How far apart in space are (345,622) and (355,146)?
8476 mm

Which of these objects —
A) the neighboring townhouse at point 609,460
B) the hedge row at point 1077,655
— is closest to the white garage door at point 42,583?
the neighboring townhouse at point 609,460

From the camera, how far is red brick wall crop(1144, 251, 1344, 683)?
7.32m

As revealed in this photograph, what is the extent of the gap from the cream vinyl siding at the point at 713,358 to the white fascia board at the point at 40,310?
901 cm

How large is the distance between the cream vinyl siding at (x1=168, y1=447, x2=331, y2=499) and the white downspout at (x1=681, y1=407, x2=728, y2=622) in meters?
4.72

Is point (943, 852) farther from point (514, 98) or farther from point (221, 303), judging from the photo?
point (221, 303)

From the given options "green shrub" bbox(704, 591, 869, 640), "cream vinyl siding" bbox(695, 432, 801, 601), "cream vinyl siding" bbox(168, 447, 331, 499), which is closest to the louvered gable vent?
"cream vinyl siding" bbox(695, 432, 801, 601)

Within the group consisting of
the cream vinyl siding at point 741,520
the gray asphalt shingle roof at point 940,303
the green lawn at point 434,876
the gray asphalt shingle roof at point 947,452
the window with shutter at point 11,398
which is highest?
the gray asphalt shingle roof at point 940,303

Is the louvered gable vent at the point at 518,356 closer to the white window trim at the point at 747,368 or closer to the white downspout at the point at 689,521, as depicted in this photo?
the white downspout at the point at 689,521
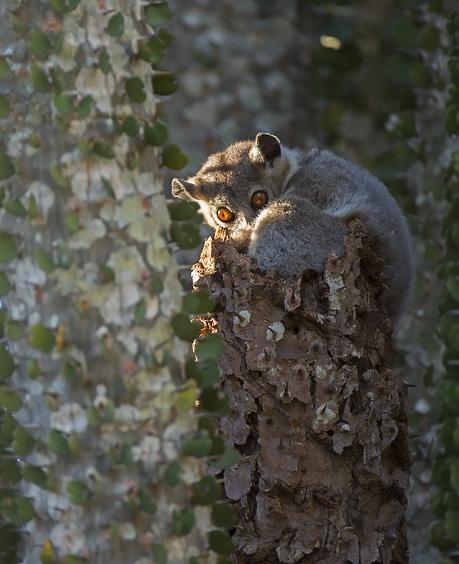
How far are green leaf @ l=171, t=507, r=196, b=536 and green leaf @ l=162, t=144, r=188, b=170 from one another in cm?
109

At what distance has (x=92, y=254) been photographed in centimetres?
360

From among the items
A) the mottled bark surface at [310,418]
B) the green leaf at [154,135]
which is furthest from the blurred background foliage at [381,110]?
the green leaf at [154,135]

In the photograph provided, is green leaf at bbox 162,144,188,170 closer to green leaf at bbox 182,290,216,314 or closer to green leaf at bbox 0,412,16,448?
green leaf at bbox 182,290,216,314

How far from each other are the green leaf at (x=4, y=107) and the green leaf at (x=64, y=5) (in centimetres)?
31

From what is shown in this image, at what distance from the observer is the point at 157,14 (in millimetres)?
4027

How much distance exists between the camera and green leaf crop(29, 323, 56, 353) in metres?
3.52

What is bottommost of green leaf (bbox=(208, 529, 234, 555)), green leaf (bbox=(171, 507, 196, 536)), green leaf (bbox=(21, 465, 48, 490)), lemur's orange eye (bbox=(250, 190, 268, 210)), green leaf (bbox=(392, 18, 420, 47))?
green leaf (bbox=(392, 18, 420, 47))

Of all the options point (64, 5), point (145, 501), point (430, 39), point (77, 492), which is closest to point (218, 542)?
point (145, 501)

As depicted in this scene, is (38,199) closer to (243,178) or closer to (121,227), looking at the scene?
(121,227)

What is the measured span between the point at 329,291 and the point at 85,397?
6.80ft

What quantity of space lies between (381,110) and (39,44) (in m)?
6.86

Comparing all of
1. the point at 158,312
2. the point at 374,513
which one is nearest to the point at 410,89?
the point at 374,513

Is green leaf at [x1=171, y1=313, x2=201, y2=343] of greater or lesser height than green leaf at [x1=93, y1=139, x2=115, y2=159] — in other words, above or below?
below

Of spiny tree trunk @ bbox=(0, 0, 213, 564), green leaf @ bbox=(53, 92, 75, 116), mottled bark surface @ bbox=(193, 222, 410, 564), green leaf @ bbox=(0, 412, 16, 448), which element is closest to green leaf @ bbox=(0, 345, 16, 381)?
spiny tree trunk @ bbox=(0, 0, 213, 564)
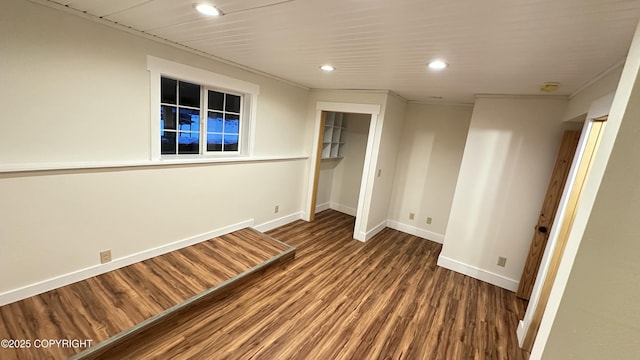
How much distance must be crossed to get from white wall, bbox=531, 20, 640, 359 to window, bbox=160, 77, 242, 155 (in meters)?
3.23

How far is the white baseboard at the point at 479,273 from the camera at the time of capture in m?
3.21

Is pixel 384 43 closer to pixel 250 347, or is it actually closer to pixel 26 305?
pixel 250 347

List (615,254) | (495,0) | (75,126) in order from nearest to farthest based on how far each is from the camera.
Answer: (615,254) < (495,0) < (75,126)

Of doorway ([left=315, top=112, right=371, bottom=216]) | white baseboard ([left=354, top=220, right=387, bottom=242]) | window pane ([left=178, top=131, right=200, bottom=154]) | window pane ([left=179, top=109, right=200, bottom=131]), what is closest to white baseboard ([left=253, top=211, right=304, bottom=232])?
doorway ([left=315, top=112, right=371, bottom=216])

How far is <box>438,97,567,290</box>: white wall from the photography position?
2906mm

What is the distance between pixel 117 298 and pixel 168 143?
1.58 meters

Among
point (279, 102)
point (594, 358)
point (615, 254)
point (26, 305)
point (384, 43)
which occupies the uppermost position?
point (384, 43)

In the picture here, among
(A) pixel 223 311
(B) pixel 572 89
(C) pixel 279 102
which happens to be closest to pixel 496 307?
(B) pixel 572 89

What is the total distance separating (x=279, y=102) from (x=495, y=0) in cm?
303

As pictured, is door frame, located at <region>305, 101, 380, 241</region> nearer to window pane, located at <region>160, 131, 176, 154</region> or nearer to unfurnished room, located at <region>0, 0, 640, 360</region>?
unfurnished room, located at <region>0, 0, 640, 360</region>

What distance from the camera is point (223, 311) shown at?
92.4 inches

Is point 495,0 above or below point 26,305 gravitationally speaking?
above
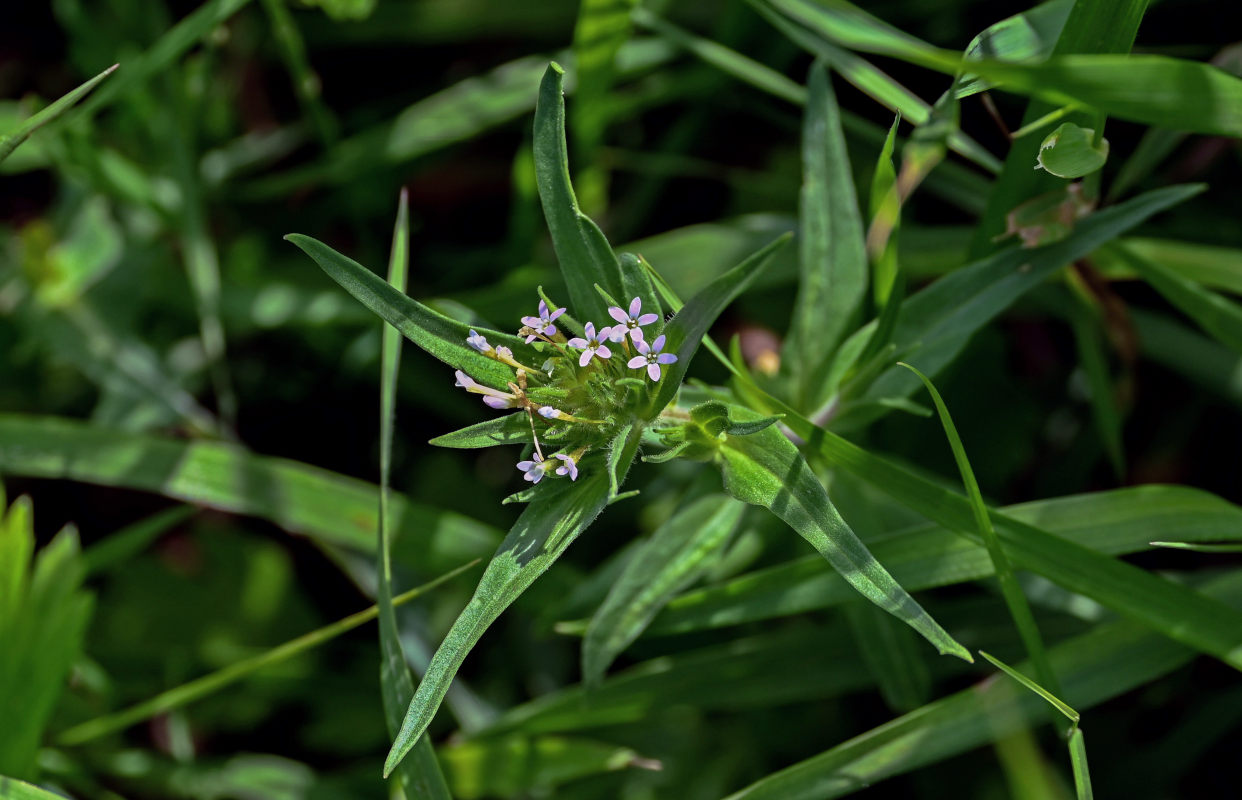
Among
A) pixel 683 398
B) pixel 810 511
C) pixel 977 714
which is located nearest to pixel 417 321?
pixel 683 398

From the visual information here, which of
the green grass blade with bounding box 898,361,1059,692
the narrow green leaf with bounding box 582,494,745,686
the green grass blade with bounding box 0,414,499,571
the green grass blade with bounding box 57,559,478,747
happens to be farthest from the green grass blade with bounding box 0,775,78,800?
the green grass blade with bounding box 898,361,1059,692

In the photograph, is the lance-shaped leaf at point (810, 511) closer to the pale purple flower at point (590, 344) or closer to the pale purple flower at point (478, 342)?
the pale purple flower at point (590, 344)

REQUIRED TASK:
Extract each line of the entries above that contains the string "room". Treat uppercase and lowercase letters as different.

RESULT OF THIS TASK:
As pictured, is door frame, located at <region>305, 101, 380, 241</region> nearer to window pane, located at <region>160, 131, 176, 154</region> or nearer to unfurnished room, located at <region>0, 0, 640, 360</region>?
unfurnished room, located at <region>0, 0, 640, 360</region>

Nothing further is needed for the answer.